-- Source data start --
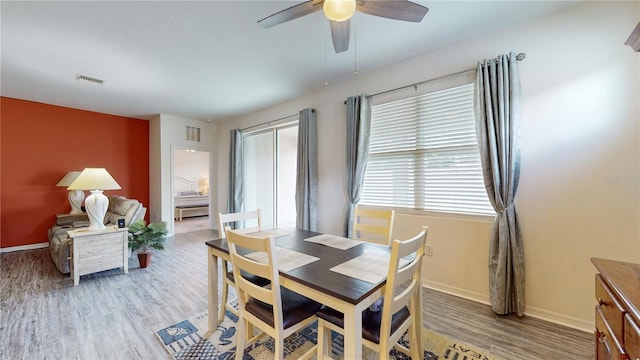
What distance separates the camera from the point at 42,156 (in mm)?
4379

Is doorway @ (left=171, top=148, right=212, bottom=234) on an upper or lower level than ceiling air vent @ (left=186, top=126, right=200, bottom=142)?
lower

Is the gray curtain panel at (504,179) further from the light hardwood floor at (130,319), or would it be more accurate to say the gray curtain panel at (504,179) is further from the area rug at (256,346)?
the area rug at (256,346)

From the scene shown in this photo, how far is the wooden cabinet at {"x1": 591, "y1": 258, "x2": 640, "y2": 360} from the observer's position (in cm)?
82

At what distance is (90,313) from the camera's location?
2.23 metres

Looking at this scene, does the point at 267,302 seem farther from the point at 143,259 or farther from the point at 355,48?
the point at 143,259

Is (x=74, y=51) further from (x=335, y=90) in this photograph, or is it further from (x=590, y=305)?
(x=590, y=305)

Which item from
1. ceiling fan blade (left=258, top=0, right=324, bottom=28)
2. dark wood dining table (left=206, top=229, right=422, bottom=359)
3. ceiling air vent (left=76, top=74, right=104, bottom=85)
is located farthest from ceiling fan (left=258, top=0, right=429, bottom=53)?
ceiling air vent (left=76, top=74, right=104, bottom=85)

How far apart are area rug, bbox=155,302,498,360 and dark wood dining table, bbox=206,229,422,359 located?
0.33 m

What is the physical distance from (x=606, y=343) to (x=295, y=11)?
7.42 feet

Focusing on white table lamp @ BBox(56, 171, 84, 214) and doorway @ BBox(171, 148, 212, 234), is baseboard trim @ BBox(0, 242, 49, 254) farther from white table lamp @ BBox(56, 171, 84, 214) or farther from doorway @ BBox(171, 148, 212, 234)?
doorway @ BBox(171, 148, 212, 234)

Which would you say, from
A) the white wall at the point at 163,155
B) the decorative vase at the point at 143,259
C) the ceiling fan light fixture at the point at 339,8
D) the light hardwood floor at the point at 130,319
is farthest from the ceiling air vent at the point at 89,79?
the ceiling fan light fixture at the point at 339,8

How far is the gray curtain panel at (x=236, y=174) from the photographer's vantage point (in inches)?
205

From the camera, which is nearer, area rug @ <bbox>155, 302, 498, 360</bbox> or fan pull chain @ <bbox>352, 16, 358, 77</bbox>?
area rug @ <bbox>155, 302, 498, 360</bbox>

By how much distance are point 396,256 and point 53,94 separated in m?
5.52
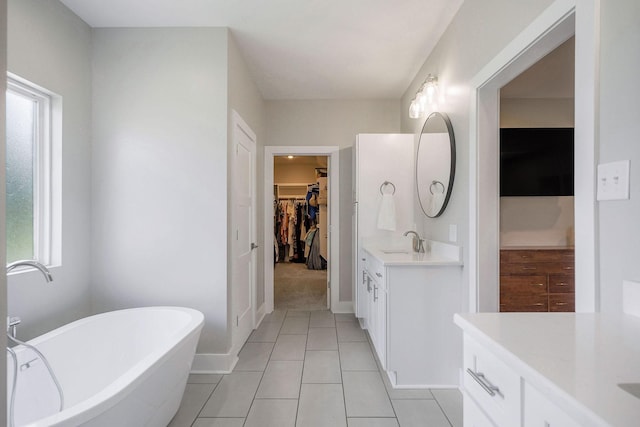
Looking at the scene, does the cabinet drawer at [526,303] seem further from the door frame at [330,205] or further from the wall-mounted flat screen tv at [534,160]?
-- Source data end --
Goal: Copy every row above word for word, leaving out the pictures.

Task output:
What distance separates the camera from the point at 42,156 (in mm)?
4379

Is doorway @ (left=171, top=148, right=212, bottom=234) on an upper or lower level than ceiling air vent @ (left=186, top=126, right=200, bottom=142)?
lower

Is the gray curtain panel at (504,179) further from the light hardwood floor at (130,319), or would it be more accurate to say the gray curtain panel at (504,179) is further from the area rug at (256,346)?
the area rug at (256,346)

From the scene shown in this photo, how far is the wooden cabinet at {"x1": 591, "y1": 258, "x2": 640, "y2": 360} from the observer's position (in cm)?
82

At what distance is (90,313) from the camera's location?
2.23 metres

Looking at this scene, does the point at 267,302 seem farther from the point at 143,259 or farther from the point at 355,48?
the point at 143,259

Is (x=74, y=51) further from (x=335, y=90) in this photograph, or is it further from (x=590, y=305)?
(x=590, y=305)

Which item from
1. ceiling fan blade (left=258, top=0, right=324, bottom=28)
2. dark wood dining table (left=206, top=229, right=422, bottom=359)
3. ceiling air vent (left=76, top=74, right=104, bottom=85)
is located farthest from ceiling fan (left=258, top=0, right=429, bottom=53)?
ceiling air vent (left=76, top=74, right=104, bottom=85)

How far apart are area rug, bbox=155,302,498,360 and dark wood dining table, bbox=206,229,422,359 located?
0.33 m

What is the physical distance from (x=606, y=343) to (x=295, y=11)?
7.42 feet

Focusing on white table lamp @ BBox(56, 171, 84, 214) and doorway @ BBox(171, 148, 212, 234), is baseboard trim @ BBox(0, 242, 49, 254) farther from white table lamp @ BBox(56, 171, 84, 214) or farther from doorway @ BBox(171, 148, 212, 234)?
doorway @ BBox(171, 148, 212, 234)

Which would you say, from
A) the white wall at the point at 163,155
B) the decorative vase at the point at 143,259
C) the ceiling fan light fixture at the point at 339,8
D) the light hardwood floor at the point at 130,319
is farthest from the ceiling air vent at the point at 89,79?
the ceiling fan light fixture at the point at 339,8

How far is the gray curtain panel at (x=236, y=174) from the photographer's vantage point (in inches)?
205

From the camera, which is nearer, area rug @ <bbox>155, 302, 498, 360</bbox> or fan pull chain @ <bbox>352, 16, 358, 77</bbox>?
area rug @ <bbox>155, 302, 498, 360</bbox>

By how much distance are point 396,256 and point 53,94 separated in m?
5.52
Looking at the scene, does the cabinet drawer at [526,303] seem further from the door frame at [330,205] or further from the wall-mounted flat screen tv at [534,160]?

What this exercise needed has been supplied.